What you need to do
Copy the article on the happiness gap from "Back in 2009, Penn" up to and including "unhappier than men.", replacing "ground-breaking" with "pioneering".

Source text Block Start

We think that’s good news.

Back in 2009, Penn economists Betsey Stevenson and Justin Wolfers published ground-breaking research that sent the interwebs atwitter. Titled “The Paradox of Declining Female Happiness” the study found that while, 35 years ago or so, women reported being happier than men, today women–regardless of marital or employment status or whether or not they have kids–report being unhappier than men.

At which point, the pundits swarmed: Was the women’s movement — responsible for ushering women out of the kitchen and into the workplace — to blame for this happiness gap? Were women themselves at fault for not taking proper care of themselves? There must be something wrong with you if you’re not happy, the media howled. Blame yourself! Blame feminism! Blame your choices! Whatever you do, don’t assume it’s the rational response to life itself or to a workplace that has not changed to accommodate the new reality: though women represent close to half of the workforce, the workplace still operates like a set from “Mad Men”as if the ideal employee is one with Betty Draper at home to take care of business.

Back to Herbst’s study: Not content to let women own their own funk, he used a different measure of well-being — happiness is notoriously hard to measure, if not define — to find that men’s life satisfaction had not only declined as much as women’s over the past two decades, but had gone south even more rapidly than women’s in recent years:

Men and women have also experienced comparable slippages in self-confidence, growing regrets about the past, and declines in virtually every measure of self-reported health. In a further departure from [Stevenson and Wolfers] results, I find that although the downward trend in life satisfaction became less severe for men and women over time, the slowdown occurred more aggressively among women. As a result, men’s life satisfaction began to fall more precipitously than that for women beginning in the late-1980s.

Source text Block End
Entries shown Block Start

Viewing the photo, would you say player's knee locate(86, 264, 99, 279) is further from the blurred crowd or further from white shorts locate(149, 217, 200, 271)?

Entries shown Block End
Entries shown Block Start

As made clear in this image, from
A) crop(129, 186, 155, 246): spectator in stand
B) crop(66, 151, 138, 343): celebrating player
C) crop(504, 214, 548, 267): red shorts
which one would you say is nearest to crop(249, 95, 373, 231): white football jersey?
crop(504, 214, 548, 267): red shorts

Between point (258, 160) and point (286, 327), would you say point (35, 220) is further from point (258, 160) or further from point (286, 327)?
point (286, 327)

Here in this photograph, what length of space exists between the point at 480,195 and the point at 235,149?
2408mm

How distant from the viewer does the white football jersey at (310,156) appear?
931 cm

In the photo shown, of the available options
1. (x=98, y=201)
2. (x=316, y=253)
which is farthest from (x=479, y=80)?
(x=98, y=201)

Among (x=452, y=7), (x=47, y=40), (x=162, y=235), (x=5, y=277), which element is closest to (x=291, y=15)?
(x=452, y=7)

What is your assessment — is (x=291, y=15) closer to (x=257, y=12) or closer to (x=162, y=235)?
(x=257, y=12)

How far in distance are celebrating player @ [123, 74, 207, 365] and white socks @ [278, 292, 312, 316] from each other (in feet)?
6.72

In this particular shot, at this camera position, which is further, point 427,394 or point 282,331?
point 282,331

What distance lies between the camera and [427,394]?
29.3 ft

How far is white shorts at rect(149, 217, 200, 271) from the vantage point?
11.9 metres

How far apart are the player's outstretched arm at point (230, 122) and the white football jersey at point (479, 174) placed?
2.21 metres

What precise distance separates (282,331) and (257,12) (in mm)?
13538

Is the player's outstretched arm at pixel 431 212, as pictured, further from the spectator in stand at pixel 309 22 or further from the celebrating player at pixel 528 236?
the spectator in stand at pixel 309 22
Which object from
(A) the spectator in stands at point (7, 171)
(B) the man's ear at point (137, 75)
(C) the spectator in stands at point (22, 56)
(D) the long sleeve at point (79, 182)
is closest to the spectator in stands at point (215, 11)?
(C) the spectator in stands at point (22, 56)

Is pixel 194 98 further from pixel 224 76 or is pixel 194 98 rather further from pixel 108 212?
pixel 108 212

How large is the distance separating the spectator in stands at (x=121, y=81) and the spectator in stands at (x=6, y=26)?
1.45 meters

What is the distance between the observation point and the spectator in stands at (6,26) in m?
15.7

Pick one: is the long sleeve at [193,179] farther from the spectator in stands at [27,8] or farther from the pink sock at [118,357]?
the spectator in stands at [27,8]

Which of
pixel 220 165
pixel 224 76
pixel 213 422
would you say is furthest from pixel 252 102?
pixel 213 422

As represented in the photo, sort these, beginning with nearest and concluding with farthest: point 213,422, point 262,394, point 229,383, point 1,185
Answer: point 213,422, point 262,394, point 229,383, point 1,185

Entries shown Block End
Entries shown Block Start

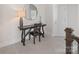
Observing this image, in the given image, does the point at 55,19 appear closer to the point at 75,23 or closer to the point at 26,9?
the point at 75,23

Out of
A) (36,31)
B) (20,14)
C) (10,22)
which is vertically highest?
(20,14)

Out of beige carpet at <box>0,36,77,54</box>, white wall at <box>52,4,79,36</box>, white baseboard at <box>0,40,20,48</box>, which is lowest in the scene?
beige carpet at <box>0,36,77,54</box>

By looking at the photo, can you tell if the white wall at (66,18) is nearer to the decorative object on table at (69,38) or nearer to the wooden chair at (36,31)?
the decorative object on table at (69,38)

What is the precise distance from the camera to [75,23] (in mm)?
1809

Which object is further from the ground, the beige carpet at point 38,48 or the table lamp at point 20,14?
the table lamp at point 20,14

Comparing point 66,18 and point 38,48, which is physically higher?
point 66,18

Entries shown Block End

Answer for this exercise
Back in 2009, Penn economists Betsey Stevenson and Justin Wolfers published pioneering research that sent the interwebs atwitter. Titled “The Paradox of Declining Female Happiness” the study found that while, 35 years ago or so, women reported being happier than men, today women–regardless of marital or employment status or whether or not they have kids–report being unhappier than men.